Documento de origem:
Tradicionalmente, a literatura científica mostra que os laterais e meio campistas são os atletas que percorrem as maiores distâncias nos jogos se comparados a zagueiros e atacantes. Em nossa equipe, podemos notar que os dois atletas que apresentaram as maiores distâncias percorridas e o maior número de ações em alta intensidade foram os dois extremos (atacantes), que exerceram uma função tática muito importante dentro da plataforma na qual atuamos (1-4-2-3-1) culminando nestes resultados. Além disso, observamos que o lateral direito e o meia apresentaram distâncias compatíveis com as dos zagueiros sendo que o número de ações de alta intensidade do meia foi extremamente baixo. Ou seja, de acordo com estes dados, podemos dizer que fisicamente falando, ambos deixaram a desejar, principalmente o meia, correto? Cuidado. A análise deve ser mais profunda (ou seria mais sistêmica?!) do que isso.
No caso do lateral direito, uma das principais justificativas é o fato deste atleta não apresentar características ofensivas tão marcantes, atuando de forma mais posicionada na linha defensiva, deixando de realizar ultrapassagens, algo que de fato pode melhorar no seu modo de jogar (uma das poucas vezes que este jogador invadiu a área adversária com ultrapassagem marcou um gol). Já o meia apresenta momentos de baixa mobilidade no jogo e diminui sua participação efetiva na fase de construção da equipe, uma vez que aceita a marcação adversária com certa passividade, deixando de oferecer linhas de passe, algo que também pode melhorar, uma vez que possui muita qualidade técnica e boa leitura de jogo, sendo imprescindível para a equipe. Vejamos agora outro controle realizado na competição, o de gols feitos e assistências. Neste caso os valores apresentados estão restritos aos atletas que iniciaram os jogos.

(Registros de raciocínio baseado em cenas)
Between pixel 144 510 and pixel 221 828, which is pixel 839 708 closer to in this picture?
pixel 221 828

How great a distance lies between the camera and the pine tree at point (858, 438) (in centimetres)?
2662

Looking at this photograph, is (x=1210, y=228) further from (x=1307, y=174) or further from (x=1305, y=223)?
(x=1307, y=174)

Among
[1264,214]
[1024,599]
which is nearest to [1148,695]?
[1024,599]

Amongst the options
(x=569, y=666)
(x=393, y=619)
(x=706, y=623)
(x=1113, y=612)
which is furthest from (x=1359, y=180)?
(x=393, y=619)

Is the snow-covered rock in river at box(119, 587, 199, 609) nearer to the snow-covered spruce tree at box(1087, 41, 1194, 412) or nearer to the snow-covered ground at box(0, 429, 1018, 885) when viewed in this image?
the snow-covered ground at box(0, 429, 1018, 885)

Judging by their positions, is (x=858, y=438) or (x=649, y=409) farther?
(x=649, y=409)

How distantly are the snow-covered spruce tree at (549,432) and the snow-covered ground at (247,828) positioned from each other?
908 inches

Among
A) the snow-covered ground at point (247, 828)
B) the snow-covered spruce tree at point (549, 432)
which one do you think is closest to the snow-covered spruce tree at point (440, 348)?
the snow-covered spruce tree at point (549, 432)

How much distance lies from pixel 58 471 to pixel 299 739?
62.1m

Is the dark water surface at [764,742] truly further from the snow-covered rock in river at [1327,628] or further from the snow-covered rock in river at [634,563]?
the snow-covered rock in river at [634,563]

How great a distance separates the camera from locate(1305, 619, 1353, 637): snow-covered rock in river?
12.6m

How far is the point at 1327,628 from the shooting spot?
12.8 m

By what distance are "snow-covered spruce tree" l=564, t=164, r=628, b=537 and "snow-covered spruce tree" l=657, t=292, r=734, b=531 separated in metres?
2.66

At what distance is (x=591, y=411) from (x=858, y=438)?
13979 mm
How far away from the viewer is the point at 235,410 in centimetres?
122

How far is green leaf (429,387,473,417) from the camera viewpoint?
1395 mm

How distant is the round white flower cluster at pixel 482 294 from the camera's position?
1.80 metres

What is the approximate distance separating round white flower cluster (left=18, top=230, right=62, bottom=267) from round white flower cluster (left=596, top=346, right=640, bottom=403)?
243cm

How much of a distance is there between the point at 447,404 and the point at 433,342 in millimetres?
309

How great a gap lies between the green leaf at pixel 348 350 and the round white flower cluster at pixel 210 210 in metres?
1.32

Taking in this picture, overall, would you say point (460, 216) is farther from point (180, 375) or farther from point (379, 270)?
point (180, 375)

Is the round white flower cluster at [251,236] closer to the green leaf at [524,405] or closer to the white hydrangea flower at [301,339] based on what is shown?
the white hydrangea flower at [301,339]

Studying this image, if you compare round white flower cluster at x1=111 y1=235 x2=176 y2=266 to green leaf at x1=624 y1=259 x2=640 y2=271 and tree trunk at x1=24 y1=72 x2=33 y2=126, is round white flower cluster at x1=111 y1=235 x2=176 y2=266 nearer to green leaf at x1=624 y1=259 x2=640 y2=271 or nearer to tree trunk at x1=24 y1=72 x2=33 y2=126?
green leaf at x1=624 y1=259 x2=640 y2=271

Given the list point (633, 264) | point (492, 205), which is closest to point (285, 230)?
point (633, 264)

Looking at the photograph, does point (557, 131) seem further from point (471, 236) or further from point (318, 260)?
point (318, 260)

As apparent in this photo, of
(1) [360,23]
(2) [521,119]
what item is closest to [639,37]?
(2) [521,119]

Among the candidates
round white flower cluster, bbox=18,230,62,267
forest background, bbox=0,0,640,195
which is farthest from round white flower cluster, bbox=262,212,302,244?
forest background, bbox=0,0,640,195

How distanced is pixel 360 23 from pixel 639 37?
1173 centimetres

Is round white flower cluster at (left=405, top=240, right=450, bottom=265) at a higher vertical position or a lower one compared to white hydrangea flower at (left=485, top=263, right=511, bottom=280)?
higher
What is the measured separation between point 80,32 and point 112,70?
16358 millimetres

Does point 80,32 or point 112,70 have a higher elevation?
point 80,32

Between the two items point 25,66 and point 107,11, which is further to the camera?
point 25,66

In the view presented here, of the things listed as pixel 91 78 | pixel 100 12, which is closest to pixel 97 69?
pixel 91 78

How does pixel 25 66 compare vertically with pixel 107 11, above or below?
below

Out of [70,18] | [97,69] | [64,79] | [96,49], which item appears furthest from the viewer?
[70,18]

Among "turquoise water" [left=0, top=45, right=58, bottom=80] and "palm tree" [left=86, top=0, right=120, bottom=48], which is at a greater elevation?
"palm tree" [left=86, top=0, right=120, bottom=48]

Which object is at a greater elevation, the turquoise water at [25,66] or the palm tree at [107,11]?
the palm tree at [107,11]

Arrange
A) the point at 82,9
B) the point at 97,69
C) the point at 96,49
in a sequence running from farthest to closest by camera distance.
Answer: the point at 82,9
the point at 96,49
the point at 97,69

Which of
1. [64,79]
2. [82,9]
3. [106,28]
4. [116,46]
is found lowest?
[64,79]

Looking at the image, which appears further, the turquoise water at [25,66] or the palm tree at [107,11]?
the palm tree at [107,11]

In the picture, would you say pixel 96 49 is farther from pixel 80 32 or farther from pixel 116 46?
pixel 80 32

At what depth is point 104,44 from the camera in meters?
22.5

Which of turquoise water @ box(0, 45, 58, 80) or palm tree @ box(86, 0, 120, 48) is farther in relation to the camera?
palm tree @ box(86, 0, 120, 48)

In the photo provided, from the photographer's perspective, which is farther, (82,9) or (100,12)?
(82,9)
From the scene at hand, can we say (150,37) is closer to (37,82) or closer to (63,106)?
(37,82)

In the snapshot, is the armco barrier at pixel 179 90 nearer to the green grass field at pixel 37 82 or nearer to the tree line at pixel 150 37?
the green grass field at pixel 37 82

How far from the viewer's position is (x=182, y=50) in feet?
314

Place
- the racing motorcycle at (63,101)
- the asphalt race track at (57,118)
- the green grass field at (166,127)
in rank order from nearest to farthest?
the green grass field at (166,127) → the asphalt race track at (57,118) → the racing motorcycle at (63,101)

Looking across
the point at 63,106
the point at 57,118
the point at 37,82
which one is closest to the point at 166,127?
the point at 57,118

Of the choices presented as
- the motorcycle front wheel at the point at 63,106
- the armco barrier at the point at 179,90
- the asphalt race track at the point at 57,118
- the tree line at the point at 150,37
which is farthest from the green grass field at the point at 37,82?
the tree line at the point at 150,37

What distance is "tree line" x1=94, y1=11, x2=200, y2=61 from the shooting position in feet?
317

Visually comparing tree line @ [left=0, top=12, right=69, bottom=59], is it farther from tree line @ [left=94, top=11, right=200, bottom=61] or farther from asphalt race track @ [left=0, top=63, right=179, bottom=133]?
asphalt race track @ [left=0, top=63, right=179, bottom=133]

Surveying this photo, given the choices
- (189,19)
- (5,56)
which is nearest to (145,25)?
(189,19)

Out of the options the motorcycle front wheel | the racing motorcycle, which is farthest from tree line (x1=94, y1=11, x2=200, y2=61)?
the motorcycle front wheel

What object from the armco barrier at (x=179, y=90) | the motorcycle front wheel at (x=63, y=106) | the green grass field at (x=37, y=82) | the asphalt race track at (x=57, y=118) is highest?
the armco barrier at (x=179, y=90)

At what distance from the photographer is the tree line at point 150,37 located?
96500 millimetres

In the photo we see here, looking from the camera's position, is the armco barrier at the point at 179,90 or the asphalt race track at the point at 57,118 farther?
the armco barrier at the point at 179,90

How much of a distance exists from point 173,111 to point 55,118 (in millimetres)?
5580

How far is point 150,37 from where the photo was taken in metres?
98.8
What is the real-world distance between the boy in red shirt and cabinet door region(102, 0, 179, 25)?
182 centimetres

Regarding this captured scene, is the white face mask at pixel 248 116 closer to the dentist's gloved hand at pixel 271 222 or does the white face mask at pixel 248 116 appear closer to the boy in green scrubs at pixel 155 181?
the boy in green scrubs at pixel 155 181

Objetivo da tarefa:
Traduza para o inglês a seguinte frase do texto sobre desempenho físico no futebol: "Neste caso os valores apresentados estão restritos aos atletas que iniciaram os jogos."

Solução do problema:
In this case, the values presented are restricted to the athletes who started the games.